This article is provided by the MaxCompute team at Alibaba. IT big guy said by authorization published, reproduced please indicate the source.

Read the word count: 5502 | 14 minutes to read

Abstract

At present, Hash Clustering Table has been officially released in Alibaba’s internal cluster production environment, and several BU, such as ants, Security Department and Cainiao, have participated in the trial. According to the feedback from the ants, the improved task has a significant effect, shortening the running time by 40% to 80% and saving computing resources by 23% to 67%.

In incremental update scenarios, you can use the new features of MaxCompute2.0 to simply modify statements, greatly improving performance and saving cluster resources.

background

In the process of data development, hierarchical design is often carried out. In the ODS layer, a very common scenario is to update a snapshot inventory table with a delta table. For example, the snapshot table stores all member information, while the delta table contains new member information and some changes to the attributes of the original member information. Or the snapshot table stores the latest month’s order information, the Delta table stores new orders, logistics updates, and so on.

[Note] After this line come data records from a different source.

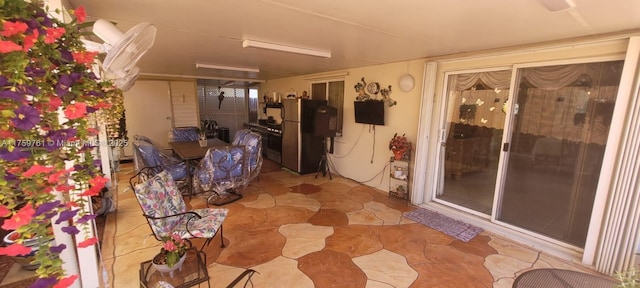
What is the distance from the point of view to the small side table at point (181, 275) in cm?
210

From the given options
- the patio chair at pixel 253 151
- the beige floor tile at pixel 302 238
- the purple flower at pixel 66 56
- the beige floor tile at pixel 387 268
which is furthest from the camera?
the patio chair at pixel 253 151

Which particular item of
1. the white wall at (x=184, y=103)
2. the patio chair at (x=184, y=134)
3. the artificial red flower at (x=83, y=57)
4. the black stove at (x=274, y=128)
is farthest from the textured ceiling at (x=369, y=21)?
the white wall at (x=184, y=103)

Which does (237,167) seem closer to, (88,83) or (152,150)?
(152,150)

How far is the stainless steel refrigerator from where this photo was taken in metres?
5.49

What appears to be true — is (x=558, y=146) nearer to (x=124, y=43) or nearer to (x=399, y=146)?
(x=399, y=146)

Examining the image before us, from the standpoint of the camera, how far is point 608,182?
96.3 inches

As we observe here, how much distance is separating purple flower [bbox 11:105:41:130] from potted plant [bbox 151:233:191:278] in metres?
1.81

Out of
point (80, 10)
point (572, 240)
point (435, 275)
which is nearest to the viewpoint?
point (80, 10)

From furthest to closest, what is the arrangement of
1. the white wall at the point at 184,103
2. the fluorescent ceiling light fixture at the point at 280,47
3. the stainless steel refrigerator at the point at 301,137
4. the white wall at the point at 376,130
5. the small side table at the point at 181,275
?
the white wall at the point at 184,103, the stainless steel refrigerator at the point at 301,137, the white wall at the point at 376,130, the fluorescent ceiling light fixture at the point at 280,47, the small side table at the point at 181,275

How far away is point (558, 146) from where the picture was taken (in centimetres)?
287

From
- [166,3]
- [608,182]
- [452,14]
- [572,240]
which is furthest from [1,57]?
[572,240]

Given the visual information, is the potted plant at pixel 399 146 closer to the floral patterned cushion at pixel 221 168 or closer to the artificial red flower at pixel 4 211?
the floral patterned cushion at pixel 221 168

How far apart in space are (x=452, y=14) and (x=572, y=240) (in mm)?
2884

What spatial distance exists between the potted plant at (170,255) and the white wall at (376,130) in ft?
11.3
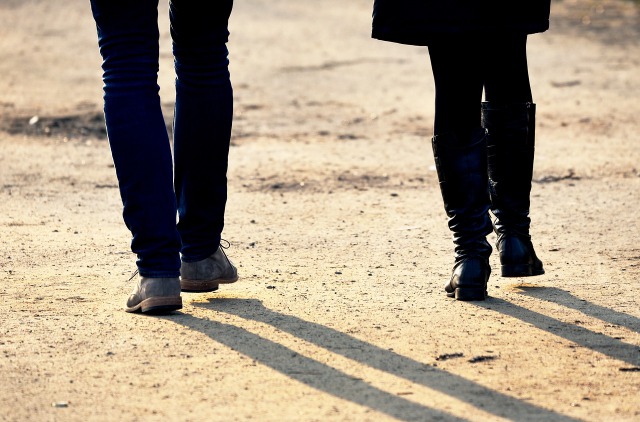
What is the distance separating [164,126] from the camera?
11.7 feet

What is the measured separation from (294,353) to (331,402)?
391mm

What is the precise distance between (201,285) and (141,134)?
22.2 inches

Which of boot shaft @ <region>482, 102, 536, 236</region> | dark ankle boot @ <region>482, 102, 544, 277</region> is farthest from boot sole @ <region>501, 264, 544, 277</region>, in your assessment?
boot shaft @ <region>482, 102, 536, 236</region>

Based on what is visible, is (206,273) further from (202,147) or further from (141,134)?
(141,134)

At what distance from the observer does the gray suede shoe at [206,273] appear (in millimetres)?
3746

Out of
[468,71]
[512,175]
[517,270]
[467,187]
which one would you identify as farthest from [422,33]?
[517,270]

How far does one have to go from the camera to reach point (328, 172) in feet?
19.5

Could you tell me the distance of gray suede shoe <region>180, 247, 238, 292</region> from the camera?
375 centimetres

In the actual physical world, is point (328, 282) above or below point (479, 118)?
below

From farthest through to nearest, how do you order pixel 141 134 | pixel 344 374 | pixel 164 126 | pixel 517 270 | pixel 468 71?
pixel 517 270 < pixel 468 71 < pixel 164 126 < pixel 141 134 < pixel 344 374

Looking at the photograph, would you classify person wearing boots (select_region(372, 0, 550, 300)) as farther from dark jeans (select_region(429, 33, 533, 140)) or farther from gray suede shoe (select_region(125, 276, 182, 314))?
gray suede shoe (select_region(125, 276, 182, 314))

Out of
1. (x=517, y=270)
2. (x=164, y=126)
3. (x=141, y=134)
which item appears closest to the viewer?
(x=141, y=134)

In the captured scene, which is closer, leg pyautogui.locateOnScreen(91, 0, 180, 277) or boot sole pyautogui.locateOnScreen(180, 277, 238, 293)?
leg pyautogui.locateOnScreen(91, 0, 180, 277)

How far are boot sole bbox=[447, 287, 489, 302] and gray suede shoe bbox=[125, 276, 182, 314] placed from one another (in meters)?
0.86
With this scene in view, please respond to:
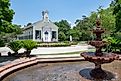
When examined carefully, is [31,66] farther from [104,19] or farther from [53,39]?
[53,39]

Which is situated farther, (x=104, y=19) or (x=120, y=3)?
(x=104, y=19)

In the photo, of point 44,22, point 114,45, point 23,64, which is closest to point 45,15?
point 44,22

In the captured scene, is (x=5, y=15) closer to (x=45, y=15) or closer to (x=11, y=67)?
(x=11, y=67)

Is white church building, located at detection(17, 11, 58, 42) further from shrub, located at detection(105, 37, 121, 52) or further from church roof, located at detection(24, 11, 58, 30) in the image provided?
shrub, located at detection(105, 37, 121, 52)

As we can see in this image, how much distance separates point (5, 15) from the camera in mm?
21422

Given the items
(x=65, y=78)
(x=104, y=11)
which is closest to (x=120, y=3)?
(x=65, y=78)

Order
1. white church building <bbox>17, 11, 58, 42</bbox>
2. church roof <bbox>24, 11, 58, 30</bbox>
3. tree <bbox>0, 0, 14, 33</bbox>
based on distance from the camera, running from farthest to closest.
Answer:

For this kind of task, there are usually the following characteristics:

  1. The SNAPSHOT table has a large storage capacity, while the Delta table is relatively small

  2. The snapshot and delta tables have the same schema

  3. There are primary key keys in snapshot and delta tables, and the keys may overlap (otherwise this can be done with a simple union All)

  4. Snapshot of the previous period + delta of the current period => Snapshot of the current period

To do this, the corresponding SQL logic typically uses full outer JOIN. For simplicity, our snapshot and delta tables have only two columns

(key string, value string)Copy the code

Key is the primary key

INSERT OVERWRITE TABLE snapshot PARTITION (ds='20170102')
SELECT

CASE WHEN d.key IS NULL THEN s.key ELSE d.key END,
CASE WHEN d.key IS NULL THEN s.value ELSE d.value END

FROM
(SELECT * FROM snapshot WHERE ds='20170101') s
FULL OUTER JOIN
(SELECT * FROM delta WHERE ds = '20170102')d
ON s.key = d.key;Copy the code

This statement says that the values of the delta table are used for data that exists in the delta table and the values of snapshot are used for data that does not exist in the delta table.

The problem

However, in the actual implementation process, although it is only a simple join operation, such tasks often take a long time because the stock table may be very large (several tons to dozens of tons), and some tasks even need a day to produce. Is there room for optimization in this kind of task? We can analyze the execution plan of an actual large table full Outer JOIN on the line.

It can be seen that M1 is the snapshot table, requiring nearly 20000 concurrent entries, M2 is the delta table, with only 9 concurrent entries. In order to perform join operation, shuffle will be performed on both sides, and sort-merge-Join calculation will be performed in phase J3. Actual execution process, M2, it only takes a few minutes the M1 need ten minutes, while in the J3 phase often need one or two hours, because only 3000 concurrent J3, but read the upstream nearly 20000 concurrent read data, equivalent to 15% of the concurrent to the original, with the amount of data is the same, of course take long. In addition, shuffle from M1 to J3 contains one read/write sequence and two sort sequences for large tables. In addition, when a large amount of data is generated, data spill may occur, which deteriorates the performance.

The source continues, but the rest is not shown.